Water is more important than diamonds only where a man must choose between renouncing all water or renouncing all diamonds. Faced with such a choice it is indeed likely that a man will place diamonds distinctly in second place. But this kind of choice is one that the market does not confront the consumer with and therefore cannot have bearing on the determination of market prices. In the market a man buying or refraining from buying water is choosing not merely whether to have water or not to have water, but whether to have some additional quantity of water or not; and similarly, of course, for diamonds. Thus, the law of diminishing marginal utility provides the key.

The marginal utility of water cannot be said to be either higher or lower than that of diamonds until there are first specified (a) the size of the marginal unit and (b) the margin at which marginal quantities of water and diamonds are being compared. The marginal utility of water is indeed lower than that of diamonds—when a small quantity of water is compared with a similar weight of diamonds and when the loss of this small quantity of water would still leave the consumer with ample water. These are, in fact, the conditions under which consumers choose whether to buy water or diamonds. The quantity of water usually available is ample; thus, the margin at which an additional quantity of water is valued is such as to make its marginal utility low, according to the law of diminishing marginal utility. On the other hand, diamonds are usually possessed in sufficiently small amounts to ensure that the typically sized marginal unit still possesses high marginal utility.
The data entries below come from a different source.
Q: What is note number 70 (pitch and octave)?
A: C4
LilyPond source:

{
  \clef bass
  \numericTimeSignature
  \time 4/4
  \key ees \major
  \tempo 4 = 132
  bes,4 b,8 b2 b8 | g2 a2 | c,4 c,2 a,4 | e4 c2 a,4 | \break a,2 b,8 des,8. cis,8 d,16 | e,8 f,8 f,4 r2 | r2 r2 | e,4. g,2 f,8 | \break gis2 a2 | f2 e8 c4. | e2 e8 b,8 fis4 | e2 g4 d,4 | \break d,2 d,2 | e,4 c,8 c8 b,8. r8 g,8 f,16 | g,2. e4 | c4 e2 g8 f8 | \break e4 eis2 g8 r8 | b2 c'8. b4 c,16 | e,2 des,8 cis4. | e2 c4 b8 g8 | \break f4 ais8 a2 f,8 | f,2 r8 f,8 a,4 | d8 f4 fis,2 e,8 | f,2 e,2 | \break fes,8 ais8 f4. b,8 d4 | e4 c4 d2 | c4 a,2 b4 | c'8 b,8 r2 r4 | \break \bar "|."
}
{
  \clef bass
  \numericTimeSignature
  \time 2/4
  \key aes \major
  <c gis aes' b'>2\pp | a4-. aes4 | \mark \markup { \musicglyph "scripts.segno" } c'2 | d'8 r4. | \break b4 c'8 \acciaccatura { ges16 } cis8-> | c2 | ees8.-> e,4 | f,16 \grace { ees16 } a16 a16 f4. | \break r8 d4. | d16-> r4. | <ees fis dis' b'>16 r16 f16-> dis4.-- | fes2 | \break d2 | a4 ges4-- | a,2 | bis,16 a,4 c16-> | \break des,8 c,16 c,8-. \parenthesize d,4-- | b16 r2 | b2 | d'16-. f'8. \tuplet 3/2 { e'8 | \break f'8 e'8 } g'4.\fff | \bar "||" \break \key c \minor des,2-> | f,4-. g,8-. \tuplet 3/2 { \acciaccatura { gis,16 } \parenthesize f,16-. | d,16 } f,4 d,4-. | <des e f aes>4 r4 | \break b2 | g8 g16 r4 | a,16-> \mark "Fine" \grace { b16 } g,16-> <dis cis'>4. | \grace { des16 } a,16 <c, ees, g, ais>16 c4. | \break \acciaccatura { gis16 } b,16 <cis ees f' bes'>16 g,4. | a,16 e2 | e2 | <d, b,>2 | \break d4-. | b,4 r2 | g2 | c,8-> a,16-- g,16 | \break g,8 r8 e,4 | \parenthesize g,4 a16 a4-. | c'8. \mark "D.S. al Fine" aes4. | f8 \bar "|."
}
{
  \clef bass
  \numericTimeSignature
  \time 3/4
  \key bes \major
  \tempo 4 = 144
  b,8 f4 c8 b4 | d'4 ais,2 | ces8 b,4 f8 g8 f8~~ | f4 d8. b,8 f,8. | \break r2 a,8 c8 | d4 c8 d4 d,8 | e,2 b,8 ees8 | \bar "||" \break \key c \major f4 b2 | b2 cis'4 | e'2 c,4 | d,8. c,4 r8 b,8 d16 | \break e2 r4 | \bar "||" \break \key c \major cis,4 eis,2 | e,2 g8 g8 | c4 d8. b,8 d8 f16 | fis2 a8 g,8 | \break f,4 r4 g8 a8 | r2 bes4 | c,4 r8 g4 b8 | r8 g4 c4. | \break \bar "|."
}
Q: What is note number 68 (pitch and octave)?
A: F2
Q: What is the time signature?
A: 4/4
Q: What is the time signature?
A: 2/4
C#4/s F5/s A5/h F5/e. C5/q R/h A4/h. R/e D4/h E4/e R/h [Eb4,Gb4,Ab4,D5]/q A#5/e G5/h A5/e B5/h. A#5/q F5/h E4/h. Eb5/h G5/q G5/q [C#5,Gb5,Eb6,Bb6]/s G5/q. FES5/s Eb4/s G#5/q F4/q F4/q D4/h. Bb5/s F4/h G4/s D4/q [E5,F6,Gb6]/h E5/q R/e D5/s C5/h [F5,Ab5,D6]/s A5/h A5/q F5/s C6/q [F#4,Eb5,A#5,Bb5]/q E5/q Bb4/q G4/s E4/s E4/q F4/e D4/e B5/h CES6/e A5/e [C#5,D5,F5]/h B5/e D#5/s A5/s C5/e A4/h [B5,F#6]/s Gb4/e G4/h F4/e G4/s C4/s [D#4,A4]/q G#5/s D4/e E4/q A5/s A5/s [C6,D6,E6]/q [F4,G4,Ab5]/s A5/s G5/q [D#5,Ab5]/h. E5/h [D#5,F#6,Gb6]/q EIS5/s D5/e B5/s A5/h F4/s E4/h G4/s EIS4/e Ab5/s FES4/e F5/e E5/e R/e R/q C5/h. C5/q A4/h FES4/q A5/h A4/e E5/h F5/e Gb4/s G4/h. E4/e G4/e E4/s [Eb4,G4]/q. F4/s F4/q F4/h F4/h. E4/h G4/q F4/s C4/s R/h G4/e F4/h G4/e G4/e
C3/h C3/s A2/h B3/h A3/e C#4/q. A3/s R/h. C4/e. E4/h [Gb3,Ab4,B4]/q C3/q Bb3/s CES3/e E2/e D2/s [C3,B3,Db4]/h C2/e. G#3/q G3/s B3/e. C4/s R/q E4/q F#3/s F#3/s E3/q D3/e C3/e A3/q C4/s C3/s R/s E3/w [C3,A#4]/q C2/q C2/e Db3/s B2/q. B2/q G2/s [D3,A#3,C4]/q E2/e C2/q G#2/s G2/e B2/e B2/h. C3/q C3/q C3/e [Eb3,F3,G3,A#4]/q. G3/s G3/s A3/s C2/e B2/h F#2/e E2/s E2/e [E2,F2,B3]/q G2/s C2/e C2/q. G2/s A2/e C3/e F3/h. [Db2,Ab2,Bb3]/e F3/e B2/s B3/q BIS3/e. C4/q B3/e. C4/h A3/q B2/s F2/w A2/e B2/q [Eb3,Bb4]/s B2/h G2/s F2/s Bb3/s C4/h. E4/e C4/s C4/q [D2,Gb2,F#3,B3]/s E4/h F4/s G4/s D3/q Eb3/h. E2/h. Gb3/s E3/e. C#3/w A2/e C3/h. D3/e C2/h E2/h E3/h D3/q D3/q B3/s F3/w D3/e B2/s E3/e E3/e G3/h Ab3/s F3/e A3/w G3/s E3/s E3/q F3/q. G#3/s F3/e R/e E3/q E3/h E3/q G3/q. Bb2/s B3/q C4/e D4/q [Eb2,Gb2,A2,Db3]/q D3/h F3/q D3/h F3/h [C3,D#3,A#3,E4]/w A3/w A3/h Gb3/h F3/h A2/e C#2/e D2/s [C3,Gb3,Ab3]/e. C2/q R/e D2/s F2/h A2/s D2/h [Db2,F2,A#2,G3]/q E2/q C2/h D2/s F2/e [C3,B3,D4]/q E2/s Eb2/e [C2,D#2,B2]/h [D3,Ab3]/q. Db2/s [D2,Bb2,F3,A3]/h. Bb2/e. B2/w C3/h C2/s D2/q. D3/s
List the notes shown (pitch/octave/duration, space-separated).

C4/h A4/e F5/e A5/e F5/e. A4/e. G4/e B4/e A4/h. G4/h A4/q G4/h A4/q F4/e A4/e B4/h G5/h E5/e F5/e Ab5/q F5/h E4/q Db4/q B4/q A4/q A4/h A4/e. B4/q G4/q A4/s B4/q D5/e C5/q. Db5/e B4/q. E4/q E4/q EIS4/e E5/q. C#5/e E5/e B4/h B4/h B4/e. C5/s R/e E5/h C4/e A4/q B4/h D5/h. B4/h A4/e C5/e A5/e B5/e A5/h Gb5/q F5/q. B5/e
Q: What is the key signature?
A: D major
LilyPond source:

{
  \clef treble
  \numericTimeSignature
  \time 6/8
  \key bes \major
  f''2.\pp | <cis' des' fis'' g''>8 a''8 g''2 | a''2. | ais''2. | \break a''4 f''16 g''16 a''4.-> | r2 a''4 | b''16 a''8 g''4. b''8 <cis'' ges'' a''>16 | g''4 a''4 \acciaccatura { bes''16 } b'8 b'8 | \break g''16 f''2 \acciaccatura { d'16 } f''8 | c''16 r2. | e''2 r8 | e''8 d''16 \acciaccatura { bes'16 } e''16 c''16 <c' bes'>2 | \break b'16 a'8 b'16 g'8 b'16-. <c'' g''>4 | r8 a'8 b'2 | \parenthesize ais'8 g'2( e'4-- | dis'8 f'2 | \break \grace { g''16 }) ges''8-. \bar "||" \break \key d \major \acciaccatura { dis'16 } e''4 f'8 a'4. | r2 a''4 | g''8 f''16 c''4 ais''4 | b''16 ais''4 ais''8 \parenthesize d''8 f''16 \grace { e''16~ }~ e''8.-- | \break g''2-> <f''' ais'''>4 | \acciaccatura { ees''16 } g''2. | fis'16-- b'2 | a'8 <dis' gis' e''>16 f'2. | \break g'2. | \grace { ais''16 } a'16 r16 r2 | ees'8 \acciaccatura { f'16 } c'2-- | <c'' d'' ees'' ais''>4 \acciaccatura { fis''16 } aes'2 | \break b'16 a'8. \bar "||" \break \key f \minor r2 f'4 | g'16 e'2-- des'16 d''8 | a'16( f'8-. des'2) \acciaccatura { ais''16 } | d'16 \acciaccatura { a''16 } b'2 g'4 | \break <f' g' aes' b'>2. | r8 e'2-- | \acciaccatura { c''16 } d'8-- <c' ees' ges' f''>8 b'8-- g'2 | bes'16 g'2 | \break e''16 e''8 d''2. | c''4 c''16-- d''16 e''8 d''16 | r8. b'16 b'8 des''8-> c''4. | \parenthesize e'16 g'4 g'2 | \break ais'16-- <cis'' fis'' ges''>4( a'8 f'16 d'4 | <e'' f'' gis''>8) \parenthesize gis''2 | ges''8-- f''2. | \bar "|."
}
If conditions were otherwise, prices would indeed reflect the altered conditions. If, for example, a thirsty owner of diamonds were to bargain in a desert with the owner of a quantity of water, we would indeed expect to find the price of water far from negligible. Clearly, in these circumstances, the marginal utility of water must be immensely higher than under normal conditions. Here, indeed, water would show itself as “more important for man than diamonds.”